▶ _Supplied text_:
* Start *

2009 Full-Year Results
Corporate & other activities, Finance
Paris, March 10, 2010
Recurring EBIT before associates (excluding Lagardère Active) ahead of our March 2009 guidance – Significant debt reduction
Proposal to maintain dividend at €1.30 per share
- Consolidated net sales: down 4.0% on a like-for-like basis at €7,892m
- Consolidated recurring EBIT before associates: €461m, vs. €647m for FY 2008
- Media recurring EBIT before associates excluding Lagardère Active:
up 1.1% at €448m, and up 1.6% at constant exchange rates
- Adjusted earnings per share excluding EADS: down 8.3% at €2.55
- Net debt reduced by €795m relative to December 31, 2008
At its meeting of March 10, 2010, the Supervisory Board reviewed the consolidated financial statements of LAGARDÈRE SCA for the year ended December 31, 2009, as presented by Arnaud Lagardère (General Partner) and Philippe Camus and Pierre Leroy (co-Managing Partners). The audit of these financial statements is currently being finalized by the statutory auditors.
Key figures for the year ended December 31, 2009:
- Fall in consolidated net sales limited to 3.9%, or 4.0% on a like-for-like basis, to €7,892m. The positive effect of changes in the scope of consolidation (€131m), mainly due to the full consolidation of World Sport Group from January 1, 2009, was canceled out by unfavorable exchange rate effects of €132m.
- Good resilience in consolidated recurring EBIT before associates excluding Lagardère Active, up 1.6% at constant exchange rates at €448m, beating our March 2009 guidance of a range from zero growth to a fall of 10%. Consolidated recurring EBIT before associates for the Group was €461m (vs. €647m for 2008), taking account of a marked fall in the contribution from Lagardère Active.
- Significant negative impact from non-recurring/non-operating items (€121m, versus €68m in 2008). The €539m gain realized on the sale of a 2.5% interest in EADS was more than outweighed by impairment losses against various assets (€486m), restructuring costs (€93m), and amortization of acquisition-related intangible assets (€66m).
- Substantial cut in net interest expense (€82m, versus €176m in 2008), thanks to a €795m reduction in net debt and lower interest rates.
- Net income attributable to equity holders of the company of €137m, compared with €593m in 2008. Excluding the contribution from EADS, and after stripping out adjusted non-recurring and non-operating items and the impact on net interest expense of the EADS Mandatory Exchangeable Bond, adjusted net income fell by less than 10% to €324m.
- Reduction of €795m in net debt, to €1,824m. A combination of resilient cash flow from operations before working capital and a significant reduction in working capital needs, plus the low level of acquisitions during the year, enabled Lagardère to improve gearing from 58.9% at end 2008 to 44.7% at end 2009.

* End *

(Spatial question lines)
* Start *

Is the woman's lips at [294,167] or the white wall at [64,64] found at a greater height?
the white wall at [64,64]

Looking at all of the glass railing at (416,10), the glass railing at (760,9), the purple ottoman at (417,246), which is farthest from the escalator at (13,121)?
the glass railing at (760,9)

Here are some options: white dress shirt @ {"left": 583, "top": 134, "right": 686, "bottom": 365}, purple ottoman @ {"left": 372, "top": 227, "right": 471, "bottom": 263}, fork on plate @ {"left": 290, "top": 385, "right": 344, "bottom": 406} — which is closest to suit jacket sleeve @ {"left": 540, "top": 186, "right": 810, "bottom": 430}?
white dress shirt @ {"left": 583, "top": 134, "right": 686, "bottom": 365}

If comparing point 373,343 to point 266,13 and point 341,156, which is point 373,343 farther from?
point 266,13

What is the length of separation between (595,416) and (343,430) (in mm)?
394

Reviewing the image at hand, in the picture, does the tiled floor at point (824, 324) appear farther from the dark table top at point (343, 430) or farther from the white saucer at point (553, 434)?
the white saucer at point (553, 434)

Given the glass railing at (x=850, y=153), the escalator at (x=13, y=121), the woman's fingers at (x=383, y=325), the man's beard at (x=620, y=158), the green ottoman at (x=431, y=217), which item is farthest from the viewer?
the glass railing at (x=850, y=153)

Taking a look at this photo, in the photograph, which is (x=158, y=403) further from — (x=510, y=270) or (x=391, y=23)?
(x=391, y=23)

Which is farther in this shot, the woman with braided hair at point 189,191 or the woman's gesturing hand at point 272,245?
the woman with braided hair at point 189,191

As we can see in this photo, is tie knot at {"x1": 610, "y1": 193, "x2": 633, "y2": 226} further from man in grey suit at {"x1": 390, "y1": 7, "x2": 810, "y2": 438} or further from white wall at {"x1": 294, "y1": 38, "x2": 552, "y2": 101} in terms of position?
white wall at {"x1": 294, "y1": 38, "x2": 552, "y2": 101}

* End *

▶ _Requirement 1_: Using the 2009 results release, explain in one to three sentences what enabled Lagardère to reduce its net debt and improve its gearing.
▶ _Requirement 2_: Continue the 2009 results release from the point where it stops.

▶ _Output 1_: Lagardère's cash flow from operations before working capital held up well, its working capital needs fell significantly, and it made few acquisitions during the year. Together these cut net debt by €795m to €1,824m and improved gearing from 58.9% at end 2008 to 44.7% at end 2009.

▶ _Output 2_:
- It is proposed to maintain the dividend paid out of 2009 profits at the same level as the previous year’s dividend, i.e. €1.30 per share.
CONSOLIDATED NET SALES
Lagardère SCA consolidated net sales for the year ended December 31, 2009 were €7,892m, a fall of just 3.9% on a reported basis and 4.0% on a like-for-like basis.
The positive effect of changes in the scope of consolidation (€131m), mainly due to the full consolidation of WSG from January 1, 2009, was canceled out by unfavorable exchange rate effects of €132m.
Our divisions enjoyed very mixed fortunes during the year: 1) A slide in advertising revenues, a decline in print media sales and a contraction in air traffic had a negative impact on operations at Lagardère Active and Lagardère Services. 2) Lagardère Sports was hampered by the non-recurrence of some major sporting events and by tougher market conditions in Europe in the second half. 3) Lagardère Publishing was the exception, recording record sales thanks to the global success of Stephenie Meyer, with around 50 million copies of the Twilight saga sold in 2009.
- Lagardère Publishing – All-time record performance, with net sales up 5.3% on a reported basis and 6.5% on a like-for-like basis at €2,273m. The success of Stephenie Meyer’s books fueled double-digit top-line growth in the United States, and a dynamic sales performance in the United Kingdom and Australia. In France, as well as the Stephenie Meyer phenomenon, sales in General Literature were buoyant.
- Lagardère Active – In a seriously degraded environment, year-on-year sales trends were hit by a 24% slump in advertising revenues in 2009. Lagardère Active net sales fell by 18.3% on a reported basis and by 16.6% on a like-for-like basis in 2009, to €1,725m. The decline was less marked in the fourth quarter of 2009, the first sign of a reversal in the downtrend since the start of the year.
– Magazines (3/4 of Lagardère Active net sales) saw net sales decline by 17.9% on a like-for-like basis and by 20.1% on a reported basis in 2009, to €1,271m. Magazines – France performed significantly better than Magazines – International, where net sales were down by over 23% on a reported basis.
– Net sales in Radio and Television totaled €454m, down 12.8% on a reported basis and 12.7% on a like-for-like basis. In Radio, trends were again better in France than internationally, with revenues for the international network slipping by some 20%. Over the full year, the TV channels and Lagardère Entertainment recorded a limited fall in revenues of less than 5% on a like-for-like basis.
– Digital activities accounted for 7.3% of Lagardère Active sales in 2009, against 6.2% in 2008.
- Lagardère Services – Net sales were down by 2.3% on a like-for-like basis or 3.2% on a reported basis at €3,387m. Retail (68.3% of net sales in 2009, vs. 66.3% in 2008) grew by 0.7% on a like-for-like basis over the year, and Distribution reported a drop of 8.1% (6.3% excluding the discontinuation of operations in Poland). Overall, trading was stronger in France than internationally, though there were wide variations between regions.
- Lagardère Sports – Net sales rose by 14.2% in 2009 to €507m on a reported basis, but fell by 10.1% on a like-for-like basis. The differential between the reported and like-for-like performances was mainly due to the full consolidation of WSG from January 1, 2009. Lagardère Sports was adversely affected by the non-recurrence of the positive effects of the Euro 2008 and Africa Cup of Nations football tournaments, while the buoyancy of operations in Asia failed to offset fully the deterioration in the European media rights market.
RECURRING EBIT BEFORE ASSOCIATES (1)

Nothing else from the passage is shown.